Finally 7:30 came around and I got up and stumbled into the cold morning air, with a cotton blanket wrapped around me. Two and a half hours later we were on the road to Oklahoma. We had a picnic at the visitors center; I found a geocache and we visited the log cabin of Sequoya, before heading back in to Arkansas.

We drove to the University of Arkansas, enemy territory, so that Asuka could see their campus. It was rather large, and I have to say I am glad I chose ASU over UA. I paid for an hour and a half of parking and the meter expired before we made it back to the car. I was beginning to think we might have to call campus police to help us FIND the car. We finally found it and headed to the store to buy more groceries for the camping that night at Hobbs State Park. Timing had other plans.
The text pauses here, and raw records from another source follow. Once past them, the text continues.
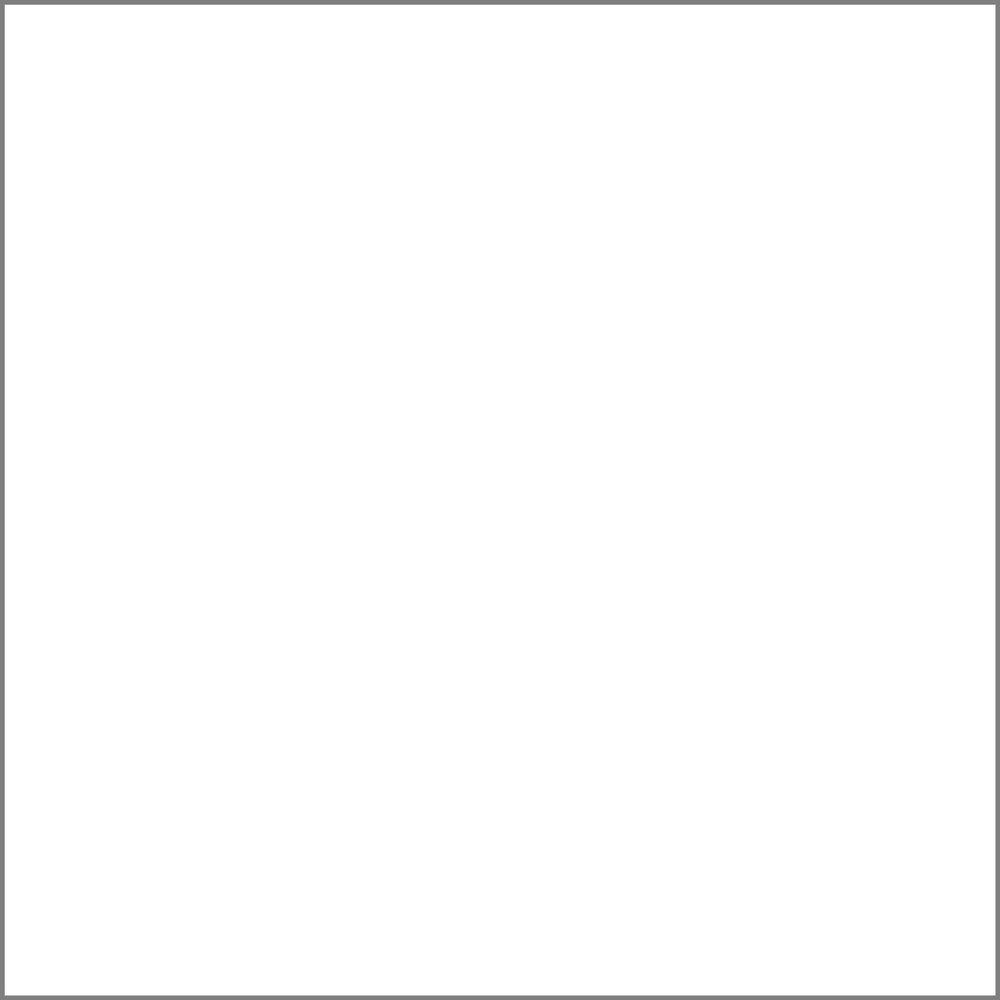 M8 White
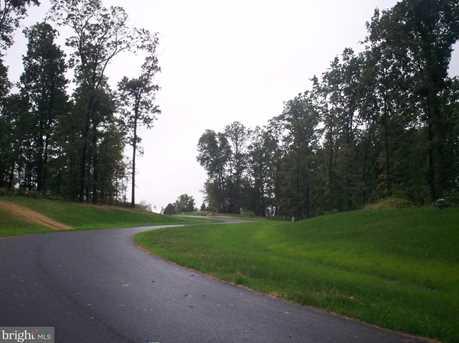 13530 Autumn Crest Dr South-Lot 30 - Photo 7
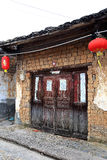 Zhuji ancient lane in China. Zhuji ancient lane in nanxiong city,guangdong ,china The ancient lane with one thousand more than one hundred years Photo taken on stock images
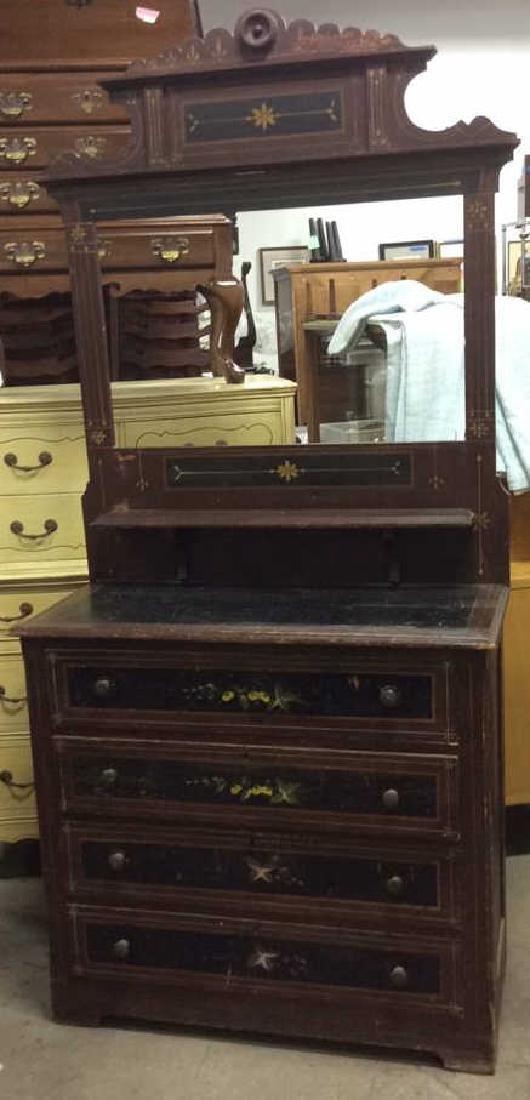 Antique Painted Victorian Dresser W Mirror
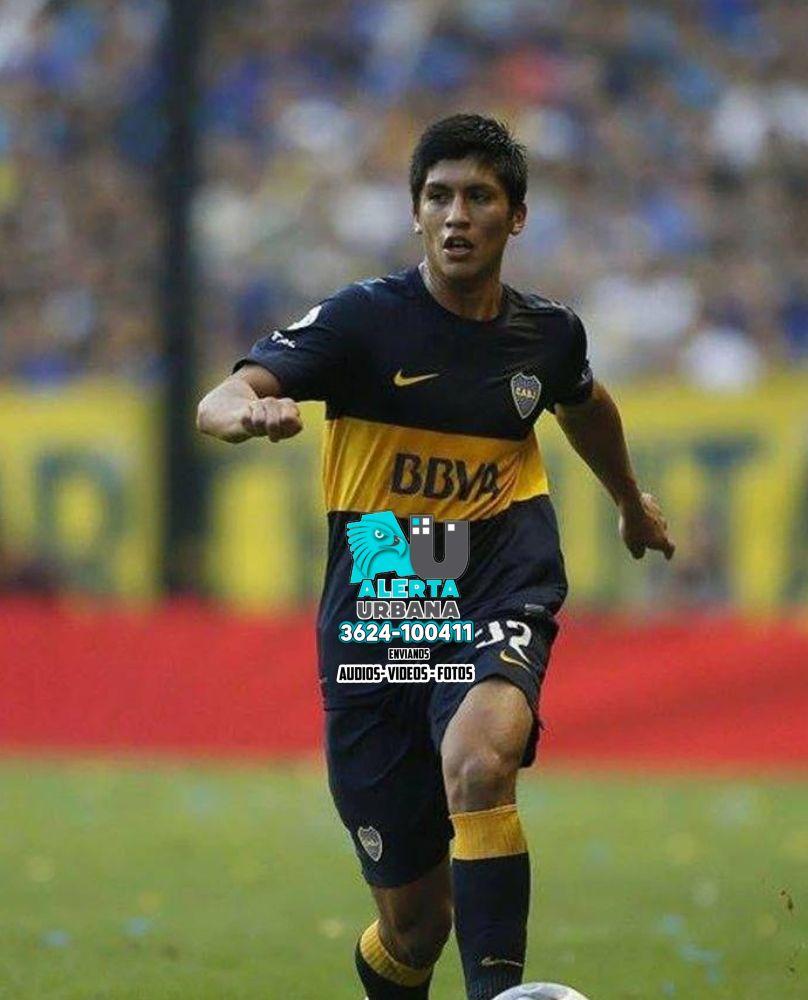 El ex jugador de Boca Nahuel Zárate, fue condenado a cinco años de prisión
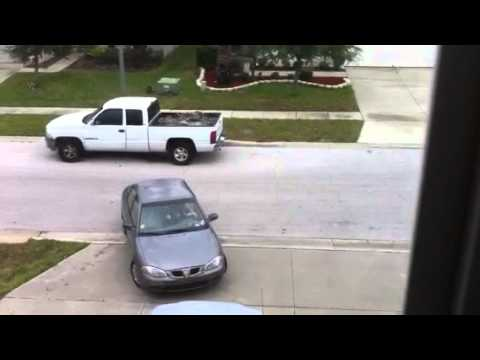 how to get grease out of driveway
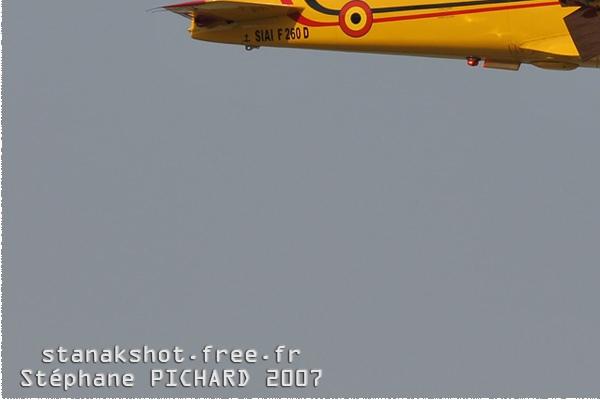 2190d-SIAI-Marchetti-SF.260D-Belgique-air-force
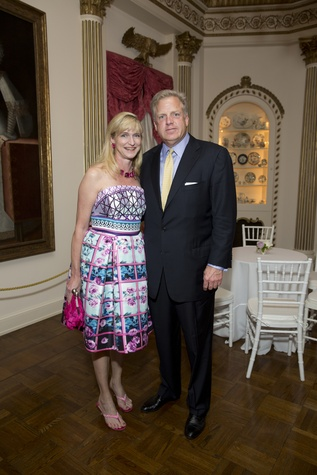 Rienzi Spring Party, 5/16 Carroll Goodman, John Fain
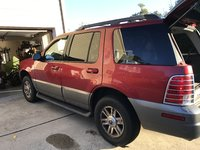 Picture of 2005 Mercury Mountaineer 4 Dr STD AWD SUV, gallery_worthy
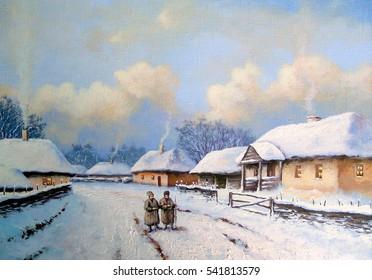 Friends,road,winter landscape, paintings oil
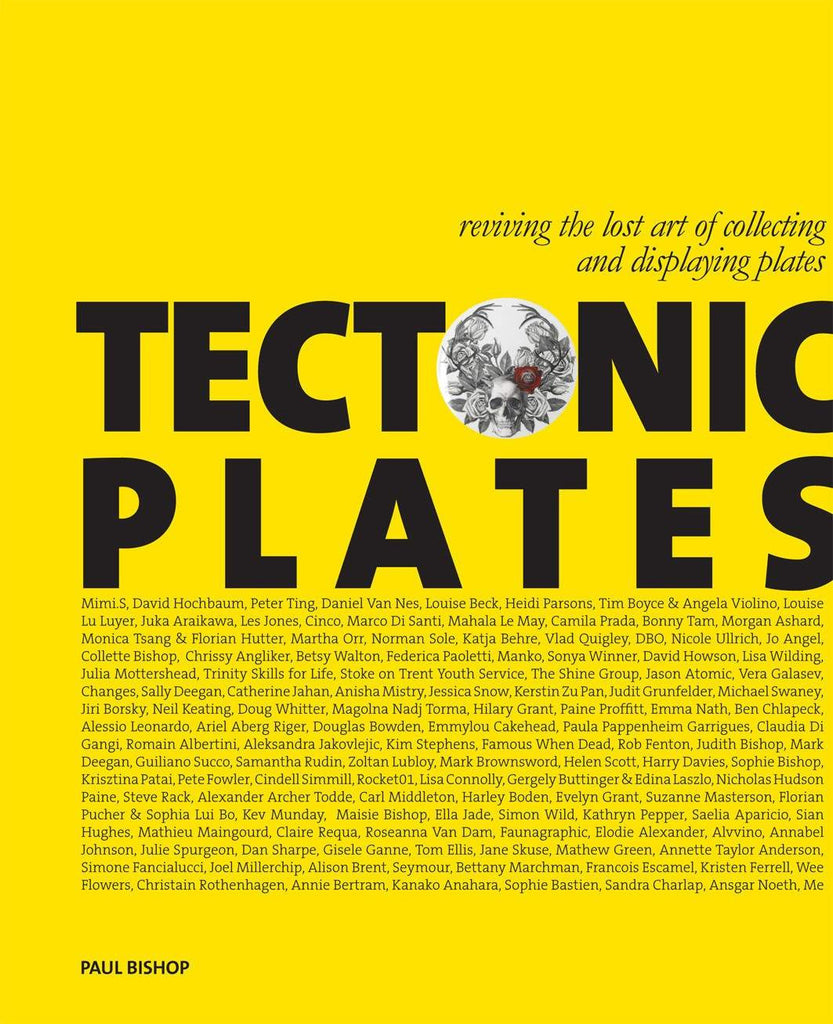 Tectonic Plate No. 266 - 7 Year Glitsch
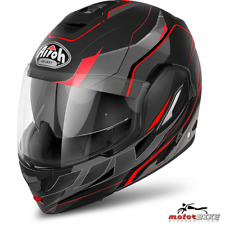 CASCO HELMET AIROH FLIP UP REV REVOLUTION BLACK MATT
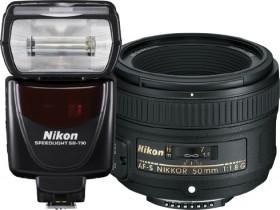Nikon-50mm-Speedlight-Portrait-Kit on sale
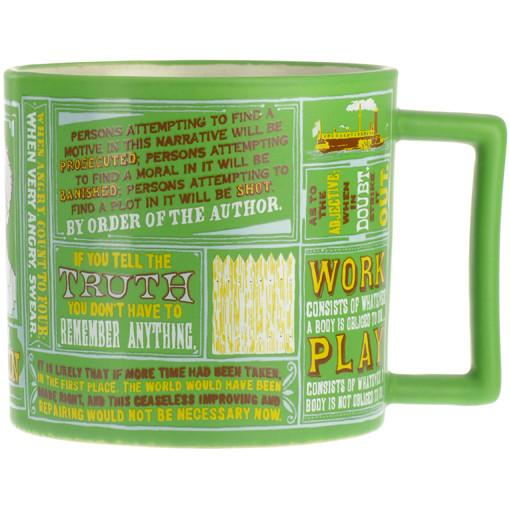 Mark Twain Quotations Mug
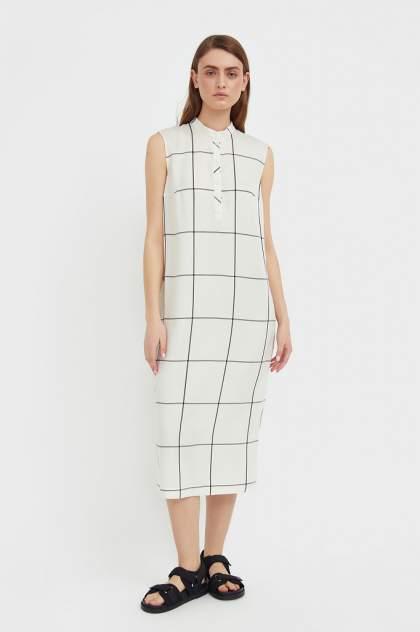 Женское платье Finn Flare S21-14051, белый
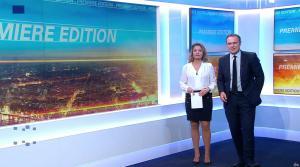 Pascale De La Tour Du Pin dans Premiere Edition - 18/10/16 - 04
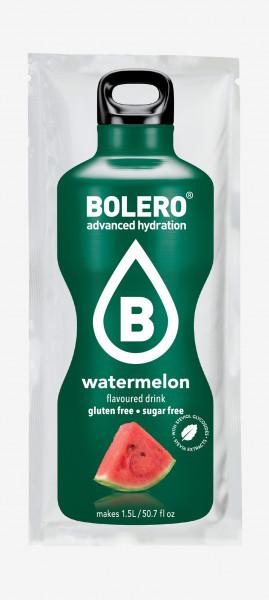 BOLERO Getränkepulver Wassermelone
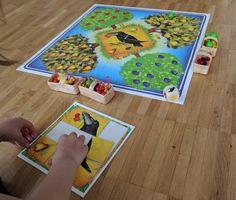 El frutal es uno de los mejores juegos de cooperación manipulativo que existe. ¿Quieres saber cómo es? http://blgs.co/hBy353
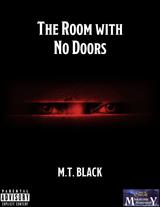 Miskatonic Monday: bestselling DM's Guild author M.T. Black writes for the Miskatonic Repository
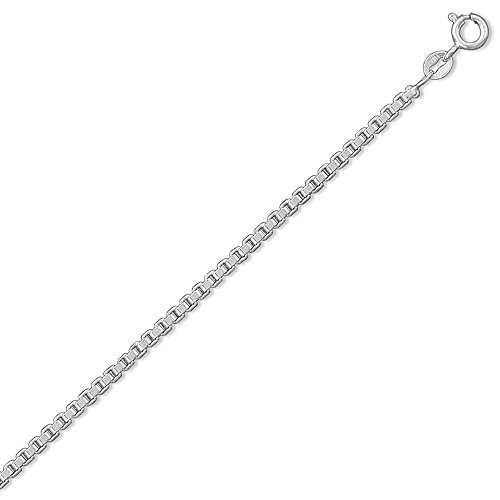 045 Extra Heavy Box Chain (925 Sterling Silver 24 Inch 045 Extra Heavy Box Chain Necklace - 2.4mm Wide)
When we drove through the park, I had no clue where camping was and the visitors center was closed. I searched points of interest with the GPS and found a camping area not far from Eureka Springs which was to be the first stop for the next day. We arrived and it was a safari park with a lot of big cats, and an RV park. I decided it wasn't the best tent-camping spot and headed on into Eureka Springs for Lake Leatherwood. When we got there, it was abandoned. No one was in the cabins or the campgrounds. The office had a sign "will return at 9am." So we went to a campsite with water but no electricity. We got out and the bathroom had a sign that said, "closed for cleaning; use other side." I went to look and it was dimly lit and dirty. Another aged sign said "please shut the door so the pipes don't freeze." That was too much; it gave me the creeps. It looked like the scene from a horror film. When I got back to the car, Asuka was being cornered by the geese and quickly agreed to find somewhere else. We ended up in a Hotel. The attendant there said he worked at the BCM in Fayetteville at one point, so I asked him if he knew Arliss. Small world.

The next day I showed Asuka the Crescent Hotel, Christ of the Ozarks Statue (from the Hotel), and downtown. Then we headed to Branson. We camped at Tablerock Lake State Park. Finally, a place we could have a camp fire. We set up, paid, and then went into Branson. We got back and cooked in the dark which was an interesting experience. We'd planned on cooking the night before so our fish was soggy. It was cold so we weren't really in the cooking spirit. We ended up with Teriyaki rice, green beans, corn and mushrooms mixed together, and Teriyaki fish ticks. The fire didn't do much to keep us warm. We gave up and went to bed.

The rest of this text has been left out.